Medan, KINCIRNEWS.com — Sejarah lahirnya profesi guru di Indonesia berawal sejak masa pra-kolonial, ketika peran pendidik dijalankan oleh para pertapa dan tokoh masyarakat yang menyebarkan ilmu serta nilai-nilai kehidupan. Perkembangan profesi ini kemudian semakin pesat pada masa kolonial, ditandai dengan berdirinya Persatuan Guru Hindia Belanda (PGHB) pada tahun 1912.
Puncak sejarah perjuangan guru Indonesia ditandai dengan berdirinya Persatuan Guru Republik Indonesia (PGRI) pada 25 November 1945, tak lama setelah proklamasi kemerdekaan. Sejak saat itu, tanggal tersebut resmi ditetapkan sebagai Hari Guru Nasional, sebagai bentuk penghormatan terhadap jasa dan pengabdian para pendidik di seluruh tanah air.
Tahun 2025 ini, peringatan Hari Guru Nasional mengusung tema “Guru Hebat, Indonesia Kuat.” Tema ini menggambarkan semangat kebersamaan dan kolaborasi antara guru dan murid dalam proses pendidikan yang berlandaskan kasih sayang, dedikasi, serta semangat belajar untuk membangun bangsa yang cerdas dan berkarakter.
Pimpinan Umum media online JATANRAS-NEWS.com dan KINCIRNEWS.com turut menyampaikan apresiasi dan ucapan selamat kepada seluruh guru di Indonesia.

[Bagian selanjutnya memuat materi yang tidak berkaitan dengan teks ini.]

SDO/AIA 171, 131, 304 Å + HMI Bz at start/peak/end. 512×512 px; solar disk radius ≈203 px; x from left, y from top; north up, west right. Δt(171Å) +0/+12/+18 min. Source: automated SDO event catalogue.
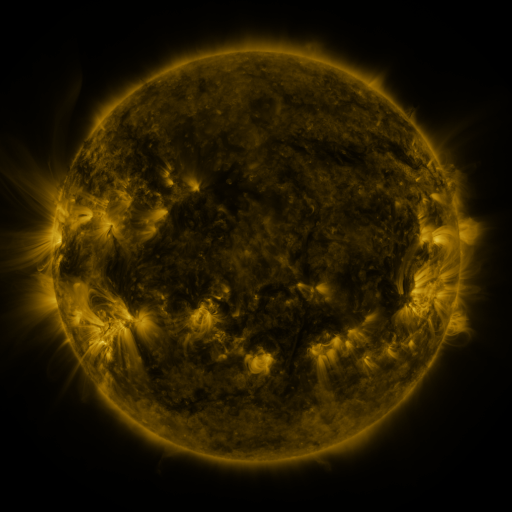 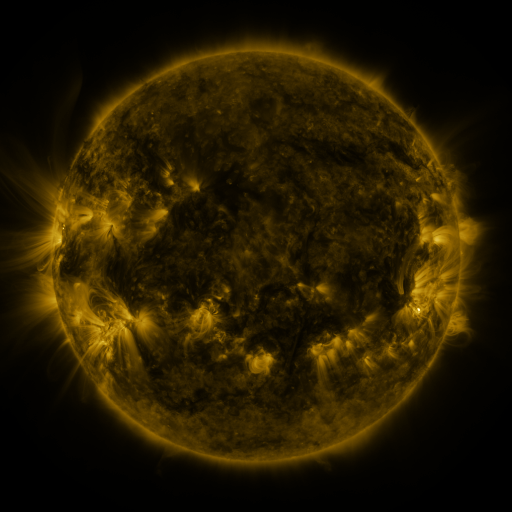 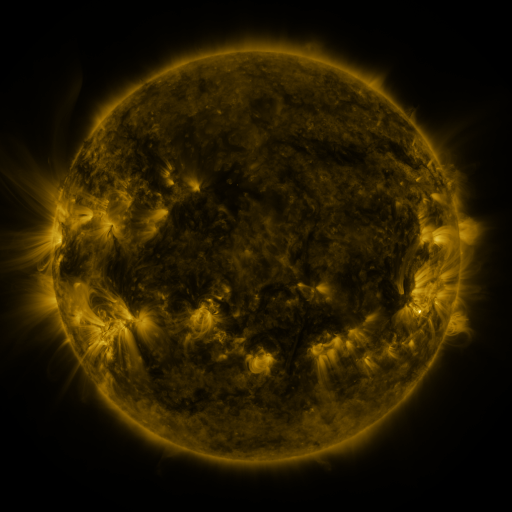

“Semoga ilmu yang diajarkan oleh para guru memberikan dampak positif, menjadikan generasi bangsa yang cerdas dan berdedikasi tinggi,” ungkap Iren Sinaga, S.H., aktivis sekaligus mahasiswa Fakultas Hukum Universitas Jaya Baya, Selasa (25/11/2025).
Iren juga menegaskan pentingnya peran guru dalam mencerdaskan kehidupan bangsa.
“Bisa kita bayangkan bila Republik Indonesia ini tidak memiliki guru, tentu masyarakat akan mengalami kebodohan seperti masa penjajahan dahulu. Karena itu, guru adalah tiang penopang kemajuan bangsa,” ujarnya.
Lebih lanjut, Iren berharap agar ke depan kualitas guru di seluruh wilayah Indonesia semakin meningkat seiring dengan perkembangan zaman dan teknologi.
“Guru yang berkualitas akan melahirkan generasi penerus bangsa yang mampu bersaing dengan negara-negara maju di dunia,” tambahnya.
Dalam kesempatan yang sama, Iren juga menyoroti dasar hukum profesi guru di Indonesia, yakni Undang-Undang Nomor 14 Tahun 2005 tentang Guru dan Dosen, yang menjadi pedoman utama dalam pelaksanaan tugas dan perlindungan profesi guru.
“Undang-undang ini mengatur hak, kewajiban, kompetensi, kode etik, serta perlindungan hukum bagi para guru. Sedangkan dasar hukum sistem pendidikan nasional secara umum diatur dalam UU Nomor 20 Tahun 2003 tentang Sistem Pendidikan Nasional,” pungkasnya.
Melalui momentum Hari Guru Nasional 2025 ini, semangat “Guru Hebat, Indonesia Kuat” diharapkan mampu menjadi inspirasi bagi seluruh pendidik untuk terus berkarya dan berinovasi demi masa depan bangsa yang lebih gemilang.